The Buddha’s teaching is the core of finding clarity — that through our attention and practice, we can transform our mistaken beliefs. We can find skillful and effective ways to work with our desires and aversions.
How? For this, let’s turn to our third expert.
Alice in Wonderland: Curiosity Expert
In Lewis Carroll’s novel Alice in Wonderland, at a critical point in her journey, Alice is surprised and amazed at how quickly and continuously she and her surroundings change. At one point, she stops and looks around at how different things have become and blurts out: “Curiouser and curiouser!”
Curiosity is the starting point for finding clarity and for putting compassionate accountability into practice. Alice goes on to ask herself: “Who am I?”
Then she answers her own question: “Ah, that’s the great puzzle.”
Alice’s curiosity is not only aimed at the external world and events but shines the light of curiosity inward, right to the heart of the matter of self and personal identity. This is exactly what the Buddha did: turned his gaze inward.
Curiosity: The Unconventional Source of Creative Solutions
If Homer represents the universal problem of expressing the anxiety and frustration of being human, and Buddha represents the solution, Alice names the method for achieving it: curiosity. This is the unconventional source of creative solutions to our most pressing problems. And the practice that these three figures represent together is summarized by this chapter’s title: Be curious, not furious.
When things go wrong, don’t be shocked or get mad; accept that this will happen and be inquisitive. You and the world are not what they seem. Being furious cuts us off from being open, from exploring, and from learning and growing. Curiosity is the essential practice.
Adapted from the book Finding Clarity.
Copyright ©2023 by Marc Lesser.
Reprinted with permission from New World Library.
Article Source:
Finding Clarity: How Compassionate Accountability Builds Vibrant Relationships, Thriving Workplaces, and Meaningful Lives
by Marc Lesser.
For Marc Lesser the key to healthy relationships and effective workplaces is compassionate accountability — a practical and trainable way to clarify and achieve shared visions of success. Numerous examples include:
• facing rather than avoiding conflict for the long-term benefit of all.

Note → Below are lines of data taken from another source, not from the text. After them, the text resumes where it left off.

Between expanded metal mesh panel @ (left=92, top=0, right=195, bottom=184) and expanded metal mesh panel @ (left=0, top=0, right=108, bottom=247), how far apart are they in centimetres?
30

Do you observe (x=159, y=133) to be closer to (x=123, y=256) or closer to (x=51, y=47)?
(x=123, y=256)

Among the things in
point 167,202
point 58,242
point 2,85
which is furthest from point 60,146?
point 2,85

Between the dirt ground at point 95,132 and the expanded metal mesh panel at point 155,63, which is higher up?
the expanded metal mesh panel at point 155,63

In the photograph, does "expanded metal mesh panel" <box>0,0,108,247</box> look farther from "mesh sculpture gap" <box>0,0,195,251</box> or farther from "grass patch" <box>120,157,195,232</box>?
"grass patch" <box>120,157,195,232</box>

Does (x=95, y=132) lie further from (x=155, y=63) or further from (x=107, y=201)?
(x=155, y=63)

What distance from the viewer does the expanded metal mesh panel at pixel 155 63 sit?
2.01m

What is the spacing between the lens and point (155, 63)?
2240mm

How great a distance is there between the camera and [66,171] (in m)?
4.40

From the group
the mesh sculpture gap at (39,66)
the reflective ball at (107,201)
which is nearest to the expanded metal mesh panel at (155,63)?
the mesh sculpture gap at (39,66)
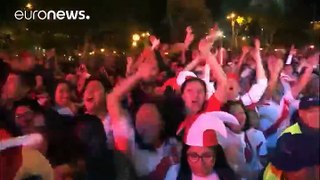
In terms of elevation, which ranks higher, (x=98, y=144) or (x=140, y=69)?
(x=140, y=69)

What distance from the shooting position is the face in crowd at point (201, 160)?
312 cm

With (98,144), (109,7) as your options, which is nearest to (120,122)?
(98,144)

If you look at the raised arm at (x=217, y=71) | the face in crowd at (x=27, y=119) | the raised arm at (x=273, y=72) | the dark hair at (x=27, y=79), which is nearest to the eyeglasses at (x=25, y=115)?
the face in crowd at (x=27, y=119)

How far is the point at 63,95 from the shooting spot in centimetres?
318

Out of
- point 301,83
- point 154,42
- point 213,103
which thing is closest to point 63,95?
point 154,42

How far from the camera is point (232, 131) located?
10.2 feet

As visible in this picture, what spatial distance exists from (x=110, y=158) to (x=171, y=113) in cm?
36

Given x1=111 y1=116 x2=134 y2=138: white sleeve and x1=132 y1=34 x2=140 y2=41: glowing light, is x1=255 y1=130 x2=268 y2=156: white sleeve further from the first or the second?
x1=132 y1=34 x2=140 y2=41: glowing light

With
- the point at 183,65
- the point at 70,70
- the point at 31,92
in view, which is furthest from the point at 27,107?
the point at 183,65

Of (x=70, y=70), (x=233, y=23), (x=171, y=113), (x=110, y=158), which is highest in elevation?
(x=233, y=23)

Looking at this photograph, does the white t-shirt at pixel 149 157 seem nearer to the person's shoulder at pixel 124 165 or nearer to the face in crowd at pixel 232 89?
the person's shoulder at pixel 124 165

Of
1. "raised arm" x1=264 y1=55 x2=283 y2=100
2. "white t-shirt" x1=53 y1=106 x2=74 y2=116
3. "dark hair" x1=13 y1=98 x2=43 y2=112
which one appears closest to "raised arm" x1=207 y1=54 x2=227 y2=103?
"raised arm" x1=264 y1=55 x2=283 y2=100

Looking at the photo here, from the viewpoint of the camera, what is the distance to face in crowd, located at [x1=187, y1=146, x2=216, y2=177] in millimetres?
3123

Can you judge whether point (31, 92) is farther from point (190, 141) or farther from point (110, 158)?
point (190, 141)
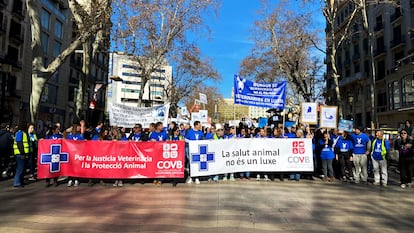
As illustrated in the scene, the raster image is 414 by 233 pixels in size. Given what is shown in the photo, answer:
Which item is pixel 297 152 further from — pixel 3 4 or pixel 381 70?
pixel 381 70

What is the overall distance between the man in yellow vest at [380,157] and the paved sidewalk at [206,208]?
57 cm

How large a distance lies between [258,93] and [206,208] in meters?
6.36

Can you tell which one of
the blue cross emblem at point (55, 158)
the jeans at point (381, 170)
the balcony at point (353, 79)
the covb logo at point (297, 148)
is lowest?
the jeans at point (381, 170)

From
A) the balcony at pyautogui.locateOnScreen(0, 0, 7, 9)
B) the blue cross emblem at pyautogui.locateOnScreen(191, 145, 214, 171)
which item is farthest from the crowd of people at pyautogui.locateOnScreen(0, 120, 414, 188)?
the balcony at pyautogui.locateOnScreen(0, 0, 7, 9)

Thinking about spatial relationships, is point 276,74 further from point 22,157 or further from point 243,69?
point 22,157

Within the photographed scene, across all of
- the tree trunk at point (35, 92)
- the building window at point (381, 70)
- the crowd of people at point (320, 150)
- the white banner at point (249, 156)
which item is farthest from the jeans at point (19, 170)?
the building window at point (381, 70)

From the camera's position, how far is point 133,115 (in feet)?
38.5

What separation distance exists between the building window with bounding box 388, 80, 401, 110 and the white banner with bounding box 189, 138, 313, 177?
90.2 ft

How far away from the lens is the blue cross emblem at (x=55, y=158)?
8836 mm

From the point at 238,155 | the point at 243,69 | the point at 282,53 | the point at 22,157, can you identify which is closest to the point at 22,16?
the point at 243,69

• working with and through difficult emotions with clarity, care, and connection.
• understanding the stories we live by and evaluating whether they’re serving us well.
• learning to listen and lead in ways that align with our mission and values.
Click here for more info and/or to order this paperback book. Also available as an Audiobook and as a Kindle edition.
About the Author
Marc Lesser, the author of Finding Clarity, is a CEO, executive coach, trainer, and Zen teacher with more than twenty-five years of experience as a leader supporting leaders to reach their full potential, as business executives and as full, thriving human beings. He is currently CEO of ZBA Associates, an executive coaching and development organization.
Visit him online at marclesser.net.
More Books by the author.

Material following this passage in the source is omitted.